-- Supplied text follows --

Dash Cams for Fleets – A Complete Guide

The fastest-growing segment in aftermarket telematics is video telematics, riding strong tailwinds. From an increased awareness of the value derived from a video-based safety system to the availability of hardware across a spectrum of functionality, form-factor, and price, connected dash cams are becoming increasingly prevalent in commercial vehicles of all types and sizes, globally. While the choices keep growing, so does the complexity of the decision a fleet needs to make to ensure it has the right solution for its needs. A paradox of choice, but we are here to help.

‍

We take a deep dive into the 4 key factors to consider when looking at fleet dash cams while considering the main use-cases and workflows that need to be covered – form factor, specs. (and resulting functionality), installation and connectivity, and integration with existing telematics solutions. Please note that the focus of this article is primarily on the hardware components of a video telematics solution. For a more holistic overview of video telematics, refer to our other articles that cover functionality, workflows, and more.

‍

Form Factor

Single-Camera Systems:

As far as dash cams are concerned, form does follow function. A single road facing camera, loop recording video throughout a trip, and providing evidence for accidents and other incidents in front of the vehicle is the most common category of dash cam present in commercial vehicles today. They typically include some onboard storage, expandable through an SD card.  Simple cameras with just basic video recording functionality are usually smaller, compared to cameras with more capable chipsets for AI and other advanced processing tasks, which need to be designed around a larger physical footprint and consider heat dissipation and other factors. Road facing cameras usually have a wide field-of-view (FOV), sometimes up to 140 degrees, ensuring that incident videos cover the maximum context around a vehicle.

-- Supplied text concluded --
-- Given material follows --

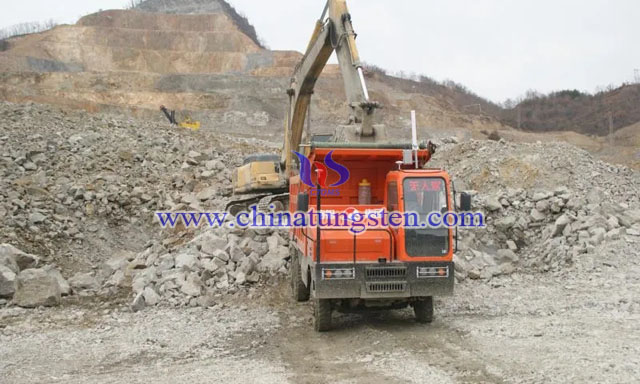 洛阳钼业智慧矿山建设领跑中国矿业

-- Given material concluded --

▶ **Task list**:
a – Reproduce the dash cam guide from "The fastest-growing segment" up to and including "here to help.".
b – Pick up the dash cam guide after its final sentence and keep writing it.

▶ **List of answers**:
a –
The fastest-growing segment in aftermarket telematics is video telematics, riding strong tailwinds. From an increased awareness of the value derived from a video-based safety system to the availability of hardware across a spectrum of functionality, form-factor, and price, connected dash cams are becoming increasingly prevalent in commercial vehicles of all types and sizes, globally. While the choices keep growing, so does the complexity of the decision a fleet needs to make to ensure it has the right solution for its needs. A paradox of choice, but we are here to help.

b –
‍

Dual-Camera Systems:

With an increased focus on the effect of driver behavior inside the cabin as a causal factor in accidents, dual camera systems with both road and driver camera views have started becoming popular. They come in 2 variants:

• Monolithic systems with the road and driver camera in one unit. The advantages of such systems are that they are easier to install with fewer moving parts, and can provide a view of the entire cabin (including passengers) by having a high FOV. They are usually mounted centrally, to provide an optimal view of both road and cabin.
• The driver camera is a separate accessory, with a wired connection to the main unit containing the road-facing camera. The flexibility of mounting the driver-facing camera separately means that they can be placed near the driver with an almost frontal view of the driver’s face, which is desirable for AI algorithms providing DMS features like driver distraction and drowsiness alerts. Such cameras though are designed to capture only a narrow view of the driver, and typically have a smaller FOV.

‍

An important factor when considering driver-facing camera systems is the availability of illumination sources at nighttime and under low-light conditions inside the cabin. Infra-red (IR) illumination in the form of LED’s near the driver-facing camera are common, providing illumination inside the cabin while not causing a distraction to the driver.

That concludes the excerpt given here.